§ What you should do:
Put every line of the data below into a numbered list, skipping blank lines and leaving out the pictures.
——————
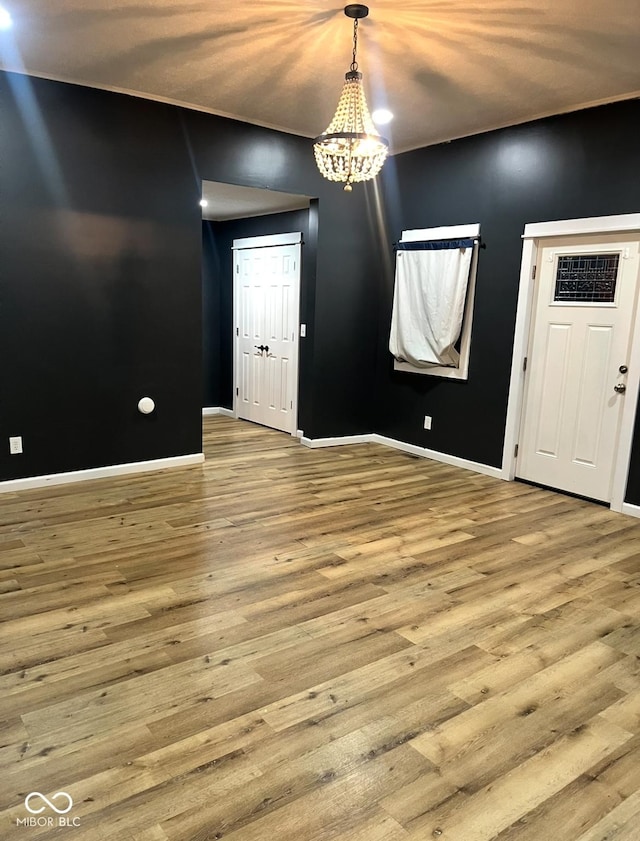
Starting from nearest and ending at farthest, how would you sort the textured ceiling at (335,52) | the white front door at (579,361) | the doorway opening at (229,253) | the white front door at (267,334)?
the textured ceiling at (335,52)
the white front door at (579,361)
the doorway opening at (229,253)
the white front door at (267,334)

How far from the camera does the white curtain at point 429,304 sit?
205 inches

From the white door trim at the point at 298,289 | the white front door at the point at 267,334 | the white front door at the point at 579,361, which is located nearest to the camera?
the white front door at the point at 579,361

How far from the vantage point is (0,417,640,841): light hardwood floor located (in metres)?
1.72

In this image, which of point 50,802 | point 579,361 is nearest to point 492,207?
point 579,361

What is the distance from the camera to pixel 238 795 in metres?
1.74

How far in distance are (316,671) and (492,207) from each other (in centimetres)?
407

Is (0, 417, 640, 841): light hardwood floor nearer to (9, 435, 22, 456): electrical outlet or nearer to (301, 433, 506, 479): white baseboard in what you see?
(9, 435, 22, 456): electrical outlet

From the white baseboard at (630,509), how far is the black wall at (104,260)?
344cm

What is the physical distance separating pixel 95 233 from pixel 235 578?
2.89m

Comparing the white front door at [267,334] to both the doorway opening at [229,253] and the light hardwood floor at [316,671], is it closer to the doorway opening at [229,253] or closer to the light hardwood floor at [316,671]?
the doorway opening at [229,253]

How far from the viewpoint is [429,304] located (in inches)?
215

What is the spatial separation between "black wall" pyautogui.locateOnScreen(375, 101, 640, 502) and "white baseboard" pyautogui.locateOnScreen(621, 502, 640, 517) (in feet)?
0.16

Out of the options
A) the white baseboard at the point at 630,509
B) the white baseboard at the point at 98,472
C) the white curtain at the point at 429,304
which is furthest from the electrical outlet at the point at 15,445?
the white baseboard at the point at 630,509

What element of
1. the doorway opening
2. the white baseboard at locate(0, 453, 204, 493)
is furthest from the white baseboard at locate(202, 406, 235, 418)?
the white baseboard at locate(0, 453, 204, 493)
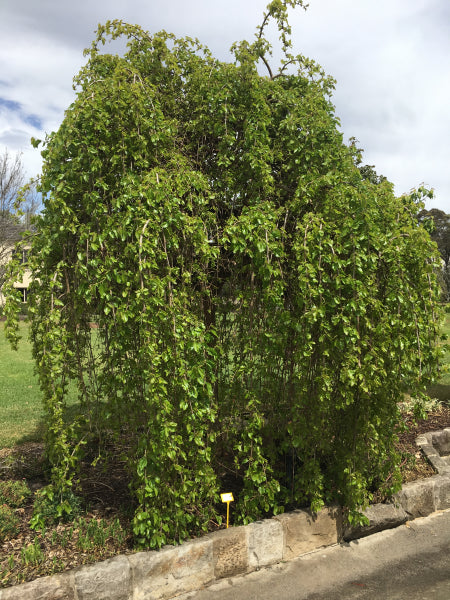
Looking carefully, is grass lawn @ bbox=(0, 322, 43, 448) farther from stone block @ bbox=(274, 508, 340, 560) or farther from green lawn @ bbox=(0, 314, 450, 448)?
stone block @ bbox=(274, 508, 340, 560)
——————
§ Solution to this problem:
1. Starting from nearest and ending at farthest, how would you sort the textured ceiling at (335,52) | the white front door at (579,361) | the doorway opening at (229,253) | the white front door at (267,334)?
2. the textured ceiling at (335,52)
3. the white front door at (579,361)
4. the doorway opening at (229,253)
5. the white front door at (267,334)
6. How far from the camera does the white curtain at point 429,304 sit?
7. 205 inches
8. From the white door trim at the point at 298,289 | the white front door at the point at 267,334 | the white front door at the point at 579,361, which is located nearest to the camera?
9. the white front door at the point at 579,361
10. How far from the vantage point is (0,417,640,841): light hardwood floor located (in metres)?
11. 1.72
12. In this image, which of point 50,802 | point 579,361 is nearest to point 492,207?
13. point 579,361
14. What is the distance from the camera to pixel 238 795 in metres?
15. 1.74
16. How far in distance are (316,671) and (492,207) from each other (in centimetres)?
17. 407
18. Is (0, 417, 640, 841): light hardwood floor nearer to (9, 435, 22, 456): electrical outlet or nearer to (301, 433, 506, 479): white baseboard in what you see?
19. (9, 435, 22, 456): electrical outlet
20. From the white baseboard at (630,509), how far is the black wall at (104,260)?
21. 344cm
22. What is the physical distance separating pixel 95 233 from pixel 235 578?
23. 2.89m
24. Comparing the white front door at [267,334] to both the doorway opening at [229,253] and the light hardwood floor at [316,671], is it closer to the doorway opening at [229,253] or closer to the light hardwood floor at [316,671]?
25. the doorway opening at [229,253]
26. How far from the viewpoint is [429,304] located (in inches)?
27. 215
28. What is the spatial separation between "black wall" pyautogui.locateOnScreen(375, 101, 640, 502) and "white baseboard" pyautogui.locateOnScreen(621, 502, 640, 517) (in feet)?
29. 0.16
30. Out of the options
31. A) the white baseboard at the point at 630,509
32. B) the white baseboard at the point at 98,472
33. C) the white curtain at the point at 429,304
34. which is furthest from the electrical outlet at the point at 15,445?
35. the white baseboard at the point at 630,509
36. What element of
37. 1. the doorway opening
38. 2. the white baseboard at locate(0, 453, 204, 493)
39. is furthest from the white baseboard at locate(202, 406, 235, 418)?
40. the white baseboard at locate(0, 453, 204, 493)
41. Looking carefully, is grass lawn @ bbox=(0, 322, 43, 448) farther from stone block @ bbox=(274, 508, 340, 560) or farther from green lawn @ bbox=(0, 314, 450, 448)?
42. stone block @ bbox=(274, 508, 340, 560)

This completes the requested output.